Mais j'ai 0 ko/s sur toutes ces caractéristiques...

PORTS SWITCH 

aucuns connectés

Mon mode routeur est activé ça c est bon
Réponse au ping: oui

Proxy Wake on LAN: Non
UpnP: Non

Par contre j ai 2 adresses MAC avec 2 adresses IP différentes...

Voilou....Si ça vous parle!!

Merci


----------



## richard-deux (10 Février 2010)

Pour ma part, j'utilise *Firefox*.
J'entre l'adresse suivante dans la barre d'adresse: ftp://freebox@hd1.freebox.fr/
le mot de passe est 0000 par défaut.

J'accède alors au contenu de mon disque dur de la Freebox.


----------



## sabouche (10 Février 2010)

Merci pour ta réponse Richard j'ai déjà essayé avec Firefox, ça ne marche pas, et ici sur mon ordi du bureau ds internet explorer non plus, je pense que le problème vient vraiment de mon réseau...

j'ai plus qu'à rappeller FREE à mon avis :hein:


----------



## rejane (10 Février 2010)

richarddeux a dit:


> Pour ma part, j'utilise *Firefox*.
> J'entre l'adresse suivante dans la barre d'adresse: ftp://freebox@hd1.freebox.fr/
> le mot de passe est 0000 par défaut.
> 
> J'accède alors au contenu de mon disque dur de la Freebox.



Richarddeux, bonjour,

J'ai fait l'essai et cela marche très bien pour transmettre un dossier vidéo du téléviseur ( boitier HD de la FreeBox) à mon ordinateur.

* Consigne *
Prolongez la discussion sur l'accès au disque dur de la Freebox en reprenant juste après sa dernière phrase.

* Liste des enregistrements *
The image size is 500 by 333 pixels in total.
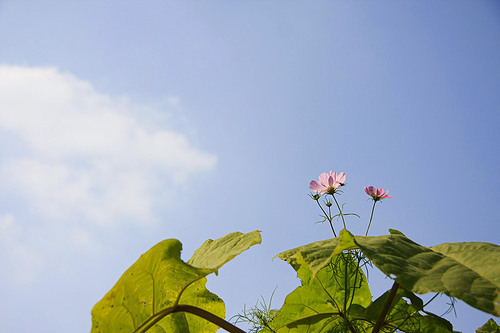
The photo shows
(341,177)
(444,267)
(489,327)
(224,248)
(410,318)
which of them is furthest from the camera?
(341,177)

* Réponse *
Mais ce que je cherche c'est transférer un dossier vidéo du Mac vers le disque dur HD de la freebox, pour le visionner sur ma télé.

Salut et merci

à +


----------



## richard-deux (11 Février 2010)

sabouche a dit:


> Merci pour ta réponse Richard j'ai déjà essayé avec Firefox, ça ne marche pas, et ici sur mon ordi du bureau ds internet explorer non plus, je pense que le problème vient vraiment de mon réseau...
> 
> j'ai plus qu'à rappeller FREE à mon avis :hein:



Je pense qu'il n'est pas possible de télécharger le contenu de ton disque dur de la Freebox sur un ordinateur qui n'est pas connecté en réseau.

C'est simplement une question de sécurité.

---------- Nouveau message ajouté à 13h44 ---------- Le message précédent a été envoyé à 13h42 ----------




rejane a dit:


> Richarddeux, bonjour,
> 
> J'ai fait l'essai et cela marche très bien pour transmettre un dossier vidéo du téléviseur ( boitier HD de la FreeBox) à mon ordinateur.
> 
> ...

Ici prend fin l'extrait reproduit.